-- START Excerpted records --

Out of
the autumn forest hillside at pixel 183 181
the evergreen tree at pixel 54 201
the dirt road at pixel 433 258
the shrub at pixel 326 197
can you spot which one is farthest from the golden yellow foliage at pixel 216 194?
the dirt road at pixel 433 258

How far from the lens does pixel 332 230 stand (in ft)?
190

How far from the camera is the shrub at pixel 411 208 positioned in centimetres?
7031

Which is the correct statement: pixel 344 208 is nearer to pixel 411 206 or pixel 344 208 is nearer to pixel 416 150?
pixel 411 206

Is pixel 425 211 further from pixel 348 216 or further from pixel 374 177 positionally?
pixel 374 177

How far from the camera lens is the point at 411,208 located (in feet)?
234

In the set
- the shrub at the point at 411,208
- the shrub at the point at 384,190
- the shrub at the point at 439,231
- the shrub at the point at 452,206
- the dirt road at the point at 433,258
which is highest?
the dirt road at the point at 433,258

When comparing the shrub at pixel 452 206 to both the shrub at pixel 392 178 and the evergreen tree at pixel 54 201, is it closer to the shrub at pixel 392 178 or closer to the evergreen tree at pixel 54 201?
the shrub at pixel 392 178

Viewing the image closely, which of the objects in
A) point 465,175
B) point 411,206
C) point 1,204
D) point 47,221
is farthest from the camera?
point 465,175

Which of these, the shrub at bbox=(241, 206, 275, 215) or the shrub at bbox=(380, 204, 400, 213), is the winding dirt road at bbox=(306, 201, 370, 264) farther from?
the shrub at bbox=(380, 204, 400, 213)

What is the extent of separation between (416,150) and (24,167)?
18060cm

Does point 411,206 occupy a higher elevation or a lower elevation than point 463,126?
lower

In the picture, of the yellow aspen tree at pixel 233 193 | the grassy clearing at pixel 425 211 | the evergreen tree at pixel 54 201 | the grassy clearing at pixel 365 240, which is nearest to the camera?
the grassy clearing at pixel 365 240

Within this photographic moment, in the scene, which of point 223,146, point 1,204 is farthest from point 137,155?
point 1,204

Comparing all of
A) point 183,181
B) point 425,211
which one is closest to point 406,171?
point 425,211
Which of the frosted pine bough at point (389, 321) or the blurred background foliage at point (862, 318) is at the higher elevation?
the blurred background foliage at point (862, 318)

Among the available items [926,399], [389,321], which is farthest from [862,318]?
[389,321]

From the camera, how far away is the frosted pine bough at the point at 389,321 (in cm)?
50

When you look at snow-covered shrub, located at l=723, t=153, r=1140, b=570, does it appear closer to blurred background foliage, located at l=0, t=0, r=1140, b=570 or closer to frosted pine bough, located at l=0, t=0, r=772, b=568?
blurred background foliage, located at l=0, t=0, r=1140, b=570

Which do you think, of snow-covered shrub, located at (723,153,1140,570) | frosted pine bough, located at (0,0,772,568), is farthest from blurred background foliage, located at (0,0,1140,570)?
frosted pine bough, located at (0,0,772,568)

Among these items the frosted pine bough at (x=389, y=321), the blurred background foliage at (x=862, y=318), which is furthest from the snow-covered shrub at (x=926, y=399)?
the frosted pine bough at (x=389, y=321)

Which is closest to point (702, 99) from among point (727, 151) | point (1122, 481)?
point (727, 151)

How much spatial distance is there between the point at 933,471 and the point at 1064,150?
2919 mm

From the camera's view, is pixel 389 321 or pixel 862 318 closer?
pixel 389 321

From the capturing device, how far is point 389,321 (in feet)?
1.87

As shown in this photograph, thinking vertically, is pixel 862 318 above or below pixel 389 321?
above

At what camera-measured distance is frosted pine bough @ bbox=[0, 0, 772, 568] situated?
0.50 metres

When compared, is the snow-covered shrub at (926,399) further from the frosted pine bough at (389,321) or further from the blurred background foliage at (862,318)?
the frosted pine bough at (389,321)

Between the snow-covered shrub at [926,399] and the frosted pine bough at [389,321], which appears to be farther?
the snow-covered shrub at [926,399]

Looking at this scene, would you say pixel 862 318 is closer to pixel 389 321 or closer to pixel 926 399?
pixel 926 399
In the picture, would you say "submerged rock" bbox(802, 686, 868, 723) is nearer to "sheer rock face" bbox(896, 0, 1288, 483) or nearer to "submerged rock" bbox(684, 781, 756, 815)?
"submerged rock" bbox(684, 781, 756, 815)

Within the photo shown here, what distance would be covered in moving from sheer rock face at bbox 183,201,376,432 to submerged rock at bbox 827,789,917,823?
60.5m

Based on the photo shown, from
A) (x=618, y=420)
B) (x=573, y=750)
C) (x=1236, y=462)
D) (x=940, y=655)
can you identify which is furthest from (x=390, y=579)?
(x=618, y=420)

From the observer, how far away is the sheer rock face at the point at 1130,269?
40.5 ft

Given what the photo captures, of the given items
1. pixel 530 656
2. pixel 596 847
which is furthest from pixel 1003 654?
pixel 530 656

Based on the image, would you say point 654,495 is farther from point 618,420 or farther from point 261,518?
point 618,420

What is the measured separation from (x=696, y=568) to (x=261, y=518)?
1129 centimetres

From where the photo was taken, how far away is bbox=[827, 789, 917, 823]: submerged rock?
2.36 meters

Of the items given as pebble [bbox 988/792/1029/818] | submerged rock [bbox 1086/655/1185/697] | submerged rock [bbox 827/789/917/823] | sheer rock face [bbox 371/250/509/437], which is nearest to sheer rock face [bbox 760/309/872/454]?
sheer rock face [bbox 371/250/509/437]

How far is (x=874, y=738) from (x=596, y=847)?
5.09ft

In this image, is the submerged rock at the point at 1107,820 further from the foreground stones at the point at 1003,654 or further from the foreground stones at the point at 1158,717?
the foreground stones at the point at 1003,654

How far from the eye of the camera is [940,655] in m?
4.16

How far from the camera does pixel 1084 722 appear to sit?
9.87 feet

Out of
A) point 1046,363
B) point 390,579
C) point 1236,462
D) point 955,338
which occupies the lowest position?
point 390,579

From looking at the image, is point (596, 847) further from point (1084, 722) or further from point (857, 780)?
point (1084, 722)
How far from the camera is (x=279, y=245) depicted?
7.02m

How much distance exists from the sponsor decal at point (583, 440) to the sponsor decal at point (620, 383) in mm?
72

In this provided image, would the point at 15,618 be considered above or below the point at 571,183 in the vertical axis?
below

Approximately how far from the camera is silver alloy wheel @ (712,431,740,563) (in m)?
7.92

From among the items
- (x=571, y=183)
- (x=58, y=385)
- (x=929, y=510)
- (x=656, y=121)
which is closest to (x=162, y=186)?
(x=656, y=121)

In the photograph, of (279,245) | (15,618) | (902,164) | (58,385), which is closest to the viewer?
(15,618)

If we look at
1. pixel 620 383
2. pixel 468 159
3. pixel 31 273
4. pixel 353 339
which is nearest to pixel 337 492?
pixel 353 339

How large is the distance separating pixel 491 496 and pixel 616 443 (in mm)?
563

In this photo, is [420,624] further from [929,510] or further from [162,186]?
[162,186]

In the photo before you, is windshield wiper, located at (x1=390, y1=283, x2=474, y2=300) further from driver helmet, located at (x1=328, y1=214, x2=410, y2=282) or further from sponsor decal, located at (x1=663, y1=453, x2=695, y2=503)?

-- END Excerpted records --

● **Job**:
Write out all the entries above again, switching every "evergreen tree" to "pine tree" and keeping everything else the same.

● **Exercise answer**:
Out of
the autumn forest hillside at pixel 183 181
the pine tree at pixel 54 201
the dirt road at pixel 433 258
the shrub at pixel 326 197
can you spot which one is farthest from the golden yellow foliage at pixel 216 194?
the dirt road at pixel 433 258

How far from the lens does pixel 332 230 stand (in ft)?
190

How far from the camera is the shrub at pixel 411 208 positioned in centimetres?
7031

Which is the correct statement: pixel 344 208 is nearer to pixel 411 206 or pixel 344 208 is nearer to pixel 416 150?
pixel 411 206

Is pixel 425 211 further from pixel 348 216 or further from pixel 374 177 positionally?
pixel 374 177

How far from the camera lens is the point at 411,208 located (in feet)?
234

In the set
- the shrub at the point at 411,208
- the shrub at the point at 384,190
- the shrub at the point at 439,231
- the shrub at the point at 452,206
- the dirt road at the point at 433,258
which is highest?
the dirt road at the point at 433,258

When comparing the shrub at pixel 452 206 to both the shrub at pixel 392 178 and the pine tree at pixel 54 201, is it closer to the shrub at pixel 392 178 or closer to the pine tree at pixel 54 201?
the shrub at pixel 392 178

Viewing the image closely, which of the objects in
A) point 465,175
B) point 411,206
C) point 1,204
D) point 47,221
is farthest from the camera?
point 465,175

Which of these, the shrub at bbox=(241, 206, 275, 215) or the shrub at bbox=(380, 204, 400, 213), is the winding dirt road at bbox=(306, 201, 370, 264) farther from?
the shrub at bbox=(380, 204, 400, 213)

What is the extent of separation between (416,150) and (24,167)?
18060cm

Does point 411,206 occupy a higher elevation or a lower elevation than point 463,126?
lower

In the picture, of the yellow aspen tree at pixel 233 193 | the grassy clearing at pixel 425 211 | the pine tree at pixel 54 201 | the grassy clearing at pixel 365 240, which is nearest to the camera?
the grassy clearing at pixel 365 240

Within this photographic moment, in the scene, which of point 223,146, point 1,204 is farthest from point 137,155?
point 1,204

Comparing all of
A) point 183,181
B) point 425,211
which one is closest to point 406,171?
point 425,211
Which of the frosted pine bough at point (389, 321) or the blurred background foliage at point (862, 318) is at the higher elevation?
the blurred background foliage at point (862, 318)

Among the available items [926,399], [389,321], which is farthest from [862,318]?
[389,321]

From the camera, how far away is the frosted pine bough at the point at 389,321 (in cm)?
50

When you look at snow-covered shrub, located at l=723, t=153, r=1140, b=570, does it appear closer to blurred background foliage, located at l=0, t=0, r=1140, b=570 or closer to frosted pine bough, located at l=0, t=0, r=772, b=568?
blurred background foliage, located at l=0, t=0, r=1140, b=570

Which do you think, of snow-covered shrub, located at (723,153,1140,570) | frosted pine bough, located at (0,0,772,568), is farthest from blurred background foliage, located at (0,0,1140,570)?
frosted pine bough, located at (0,0,772,568)

Among these items the frosted pine bough at (x=389, y=321), the blurred background foliage at (x=862, y=318), which is furthest from the snow-covered shrub at (x=926, y=399)?
the frosted pine bough at (x=389, y=321)

Which is closest to point (702, 99) from among point (727, 151) | point (1122, 481)?
point (727, 151)

How much spatial distance is there between the point at 933,471 and the point at 1064,150?
2919 mm

From the camera's view, is pixel 389 321 or pixel 862 318 closer?
pixel 389 321

From the capturing device, how far is point 389,321 (in feet)?
1.87

As shown in this photograph, thinking vertically, is pixel 862 318 above or below pixel 389 321?
above

At what camera-measured distance is frosted pine bough @ bbox=[0, 0, 772, 568] situated?
0.50 metres

When compared, is the snow-covered shrub at (926,399) further from the frosted pine bough at (389,321) or further from the blurred background foliage at (862,318)?
the frosted pine bough at (389,321)

Between the snow-covered shrub at [926,399] and the frosted pine bough at [389,321], which appears to be farther?
the snow-covered shrub at [926,399]

Looking at this scene, would you say pixel 862 318 is closer to pixel 389 321 or closer to pixel 926 399?
pixel 926 399
In the picture, would you say "submerged rock" bbox(802, 686, 868, 723) is nearer to "sheer rock face" bbox(896, 0, 1288, 483) or nearer to "submerged rock" bbox(684, 781, 756, 815)?
"submerged rock" bbox(684, 781, 756, 815)

Within the photo shown here, what distance would be covered in moving from sheer rock face at bbox 183,201,376,432 to submerged rock at bbox 827,789,917,823?
60.5m

Based on the photo shown, from
A) (x=618, y=420)
B) (x=573, y=750)
C) (x=1236, y=462)
D) (x=940, y=655)
can you identify which is furthest from (x=390, y=579)?
(x=618, y=420)

From the observer, how far away is the sheer rock face at the point at 1130,269?
40.5 ft

Given what the photo captures, of the given items
1. pixel 530 656
2. pixel 596 847
which is furthest from pixel 1003 654?
pixel 530 656

Based on the image, would you say point 654,495 is farther from point 618,420 or farther from point 261,518?
point 618,420

What is the measured separation from (x=696, y=568) to (x=261, y=518)?
1129 centimetres

From where the photo was taken, how far away is bbox=[827, 789, 917, 823]: submerged rock?
2.36 meters

Of the items given as pebble [bbox 988/792/1029/818] | submerged rock [bbox 1086/655/1185/697] | submerged rock [bbox 827/789/917/823] | sheer rock face [bbox 371/250/509/437], which is nearest to sheer rock face [bbox 760/309/872/454]?
sheer rock face [bbox 371/250/509/437]

How far is (x=874, y=738) from (x=596, y=847)?
5.09ft

In this image, is the submerged rock at the point at 1107,820 further from the foreground stones at the point at 1003,654 or further from the foreground stones at the point at 1158,717?
the foreground stones at the point at 1003,654

How far from the eye of the camera is [940,655] in m?
4.16

How far from the camera does pixel 1084 722 appear to sit?
9.87 feet

Out of
A) point 1046,363
B) point 390,579
C) point 1236,462
D) point 955,338
which occupies the lowest position?
point 390,579

From looking at the image, is point (596, 847) further from point (1084, 722) or further from point (857, 780)?
point (1084, 722)
How far from the camera is (x=279, y=245) depicted?
7.02m

How much distance exists from the sponsor decal at point (583, 440) to the sponsor decal at point (620, 383) in mm?
72

In this provided image, would the point at 15,618 be considered above or below the point at 571,183 in the vertical axis?
below

Approximately how far from the camera is silver alloy wheel @ (712,431,740,563) (in m)?
7.92

From among the items
- (x=571, y=183)
- (x=58, y=385)
- (x=929, y=510)
- (x=656, y=121)
which is closest to (x=162, y=186)?
(x=656, y=121)

In the photograph, of (279,245) | (15,618) | (902,164) | (58,385), which is closest to the viewer?
(15,618)

If we look at
1. pixel 620 383
2. pixel 468 159
3. pixel 31 273
4. pixel 353 339
which is nearest to pixel 337 492?
pixel 353 339

How large is the distance separating pixel 491 496 and pixel 616 443 (in mm)?
563

In this photo, is [420,624] further from [929,510] or further from [162,186]?
[162,186]

In the photo before you, is windshield wiper, located at (x1=390, y1=283, x2=474, y2=300) further from driver helmet, located at (x1=328, y1=214, x2=410, y2=282) or further from sponsor decal, located at (x1=663, y1=453, x2=695, y2=503)?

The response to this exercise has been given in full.